• **Your goal**:
Reproduce the part that opens with the line containing "An image measuring" and closes with the line containing "As evident in", replacing "nearer" with "closer" and leaving everything else unchanged.

• **Excerpted records**:
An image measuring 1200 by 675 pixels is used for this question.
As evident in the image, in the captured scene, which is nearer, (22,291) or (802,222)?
---
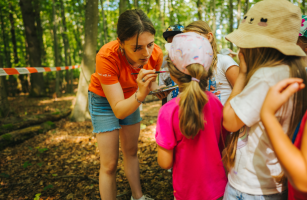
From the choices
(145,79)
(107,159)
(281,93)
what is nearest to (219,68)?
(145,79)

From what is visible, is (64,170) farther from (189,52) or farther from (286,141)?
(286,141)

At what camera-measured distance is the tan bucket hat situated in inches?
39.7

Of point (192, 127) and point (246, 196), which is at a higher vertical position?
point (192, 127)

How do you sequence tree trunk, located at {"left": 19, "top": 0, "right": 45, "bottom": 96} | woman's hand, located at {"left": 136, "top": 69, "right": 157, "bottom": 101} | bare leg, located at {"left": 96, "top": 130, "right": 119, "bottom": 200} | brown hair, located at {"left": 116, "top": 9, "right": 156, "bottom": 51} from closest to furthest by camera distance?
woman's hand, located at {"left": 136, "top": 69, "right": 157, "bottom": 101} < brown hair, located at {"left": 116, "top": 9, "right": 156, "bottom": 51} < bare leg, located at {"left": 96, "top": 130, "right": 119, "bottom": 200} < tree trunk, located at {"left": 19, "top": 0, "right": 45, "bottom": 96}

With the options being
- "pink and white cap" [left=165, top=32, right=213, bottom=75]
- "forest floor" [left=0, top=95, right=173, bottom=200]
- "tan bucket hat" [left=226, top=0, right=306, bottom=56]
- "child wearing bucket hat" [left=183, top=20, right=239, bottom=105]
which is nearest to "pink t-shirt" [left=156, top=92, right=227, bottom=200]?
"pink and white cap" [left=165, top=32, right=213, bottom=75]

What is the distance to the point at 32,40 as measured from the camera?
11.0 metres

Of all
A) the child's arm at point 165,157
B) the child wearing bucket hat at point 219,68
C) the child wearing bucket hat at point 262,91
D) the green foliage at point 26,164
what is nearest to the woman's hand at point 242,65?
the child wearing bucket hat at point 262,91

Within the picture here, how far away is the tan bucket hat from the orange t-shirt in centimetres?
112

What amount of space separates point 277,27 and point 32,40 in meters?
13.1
...
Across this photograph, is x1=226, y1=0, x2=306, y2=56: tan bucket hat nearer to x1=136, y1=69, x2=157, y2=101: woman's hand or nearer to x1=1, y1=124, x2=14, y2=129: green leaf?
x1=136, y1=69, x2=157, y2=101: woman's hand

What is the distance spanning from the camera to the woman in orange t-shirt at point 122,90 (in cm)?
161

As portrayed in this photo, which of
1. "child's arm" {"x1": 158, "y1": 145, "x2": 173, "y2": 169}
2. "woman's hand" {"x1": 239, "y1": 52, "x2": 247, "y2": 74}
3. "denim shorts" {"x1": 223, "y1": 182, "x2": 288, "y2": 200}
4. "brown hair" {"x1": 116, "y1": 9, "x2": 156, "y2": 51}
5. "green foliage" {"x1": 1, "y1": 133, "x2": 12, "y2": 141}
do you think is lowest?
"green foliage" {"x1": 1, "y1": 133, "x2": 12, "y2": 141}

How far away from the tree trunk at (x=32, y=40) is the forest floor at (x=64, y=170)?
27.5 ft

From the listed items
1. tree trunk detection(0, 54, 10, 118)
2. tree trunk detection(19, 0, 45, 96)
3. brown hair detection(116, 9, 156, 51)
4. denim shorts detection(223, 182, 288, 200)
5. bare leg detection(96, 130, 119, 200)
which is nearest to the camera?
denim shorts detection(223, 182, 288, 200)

• **Worked answer**:
An image measuring 1200 by 675 pixels is used for this question.
As evident in the image, in the captured scene, which is closer, (22,291) or (802,222)?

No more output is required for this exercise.